■ EXTRACT TO READ ■
------------------------------------------------------------------------

Sunday, August 17, 2014

Fracking Ferguson


The tragic death of Michael Brown has, like water injected into the earth’s crust, pushed to the surface energy and power, with consequences both potentially beneficial (dealing with issues long buried and kept dormant) and toxic (increasing violence, rioting, and looting).
It’s so easy to sit in judgment of others, to say what we would have done in a particular situation, even though we’ve never been in that position nor would we want to be. Darren Wilson, the unfortunate officer who fired the fatal shots, has been both lionized and demonized by people who don’t know him or what really happened. Michael Brown, similarly, has been made into either a martyr or a villain who deserved his fate, again by people who didn’t know him or the circumstances.

------------------------------------------------------------------------

■ RECORDS SUPPLIED ■
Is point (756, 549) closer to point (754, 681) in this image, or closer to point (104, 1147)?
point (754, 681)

------------------------------------------------------------------------

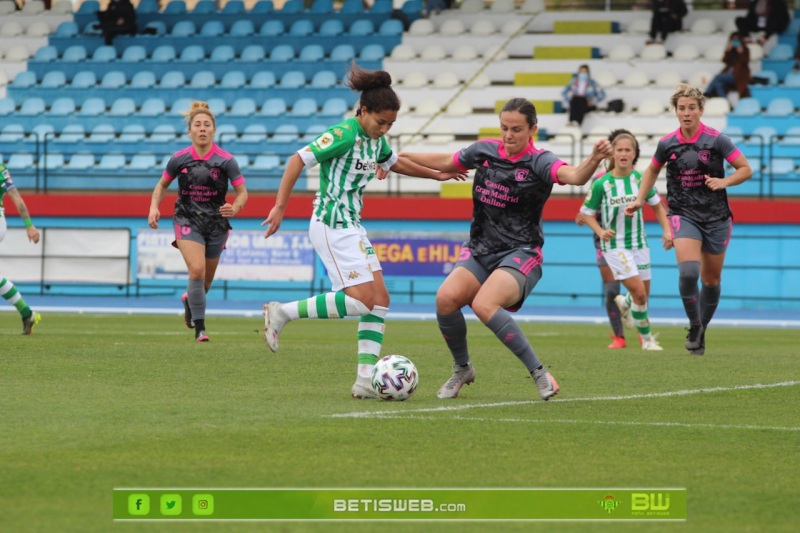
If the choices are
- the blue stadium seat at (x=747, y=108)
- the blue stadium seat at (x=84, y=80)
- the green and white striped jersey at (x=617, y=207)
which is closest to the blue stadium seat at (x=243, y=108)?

------------------------------------------------------------------------

■ APPLY WHAT YOU READ ■
a – Update the Ferguson post by giving it again from "Sunday, August 17, 2014" through "or the circumstances.", replacing "lionized" with "praised".
b – According to the Ferguson post, who was the officer who fired the fatal shots?

■ OUTPUTS IN ORDER ■
a –
Sunday, August 17, 2014

Fracking Ferguson


The tragic death of Michael Brown has, like water injected into the earth’s crust, pushed to the surface energy and power, with consequences both potentially beneficial (dealing with issues long buried and kept dormant) and toxic (increasing violence, rioting, and looting).
It’s so easy to sit in judgment of others, to say what we would have done in a particular situation, even though we’ve never been in that position nor would we want to be. Darren Wilson, the unfortunate officer who fired the fatal shots, has been both praised and demonized by people who don’t know him or what really happened. Michael Brown, similarly, has been made into either a martyr or a villain who deserved his fate, again by people who didn’t know him or the circumstances.

b – Darren Wilson